その結果が、正義感が強く暑苦しくい今の状態と言える。
そして今も洋平を誘い、碧と共に地元の沿道のゴミを拾っている。
全員で緑色のゼッケンを羽織り、見えない汚れを一掃していくのだ。
誘った当初は来てくれるかどうか不安だった。洋平のことだし、休日は家族とゆったり過ごしたいと思ったからである。
だが意外にも乗り気だった。というのも、どうやら家族はそれぞれの都合で出かけてしまっているらしく、独りで時間を潰す予定だったのだ。なので誘ってもらったのは良い機会だったのである。
3時間の仕事が終わった。
街の中央付近にある公民館の大きな会議室に、数十人のボランティア全員が集まる。長机とパイプ椅子が用意された会場では区から支給された礼代わりの弁当が用意されており、それを全員で頬張る。

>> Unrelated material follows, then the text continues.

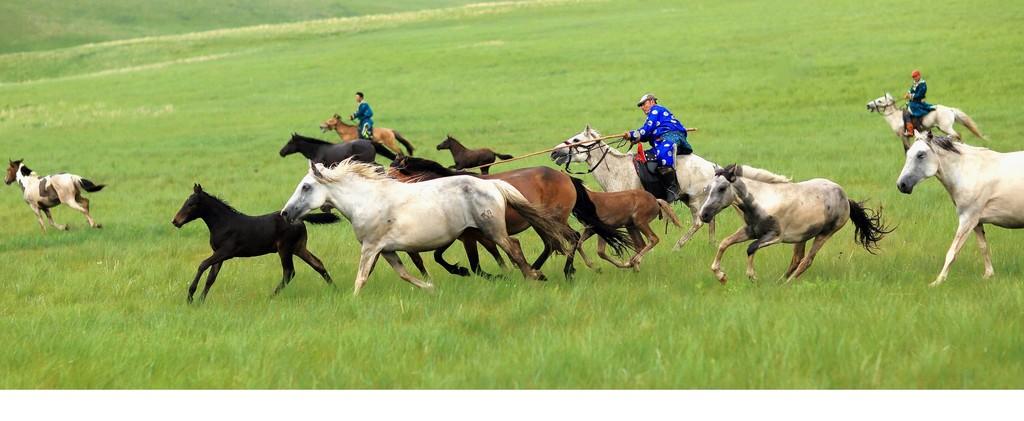 有关套马的摄影图2 第5张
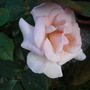 Rose 'Whiter Shade of Pale'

三人が横並びは座り、中に入っているおにぎりとゆで卵に舌鼓を打った。
「そういえば、渋谷君ってまだ佐藤さんのこと好きなの?」
唐突な質問に浩介は飲んでいた緑茶を吹き出しそうになる。
必死に耐えてペットボトルを置いた浩介の右隣で、碧は興味津々に彼のことを見ていた。
「何? 渋谷君って好きな人いるの?」
「い、いや、好きっていうか、それは……」
「図星なんだね」洋平が言う。
「流石にもう諦めましたよ。だって佐藤さんには壱宮さんがいるし……」
「その人って確か仕事のバディみたいな人でしょ? だったら勝ち目あるんじゃない?」
「どうでしょう……。多分無いかもしれないです……」
「確かに、最近佐藤さんの壱宮君を見る目が何となく変わったというか……」
最近の由姫の姿を同時に思い浮かべ、何かに納得したようだ。
「ま、まだ若いから次があるよ」
「有り難うございます……」
浩介の落とされた肩にそっと手を添える洋平。
二人の様子を見ていた碧は無言で微笑み、正面の方を向いた。
その時、何故か碧の口角が下がり、目が少し大きく開かれた。
彼女の様子を見ていたわけではないのだが、おかしな空気を感じた浩介と洋平は無言で同じ方を見る。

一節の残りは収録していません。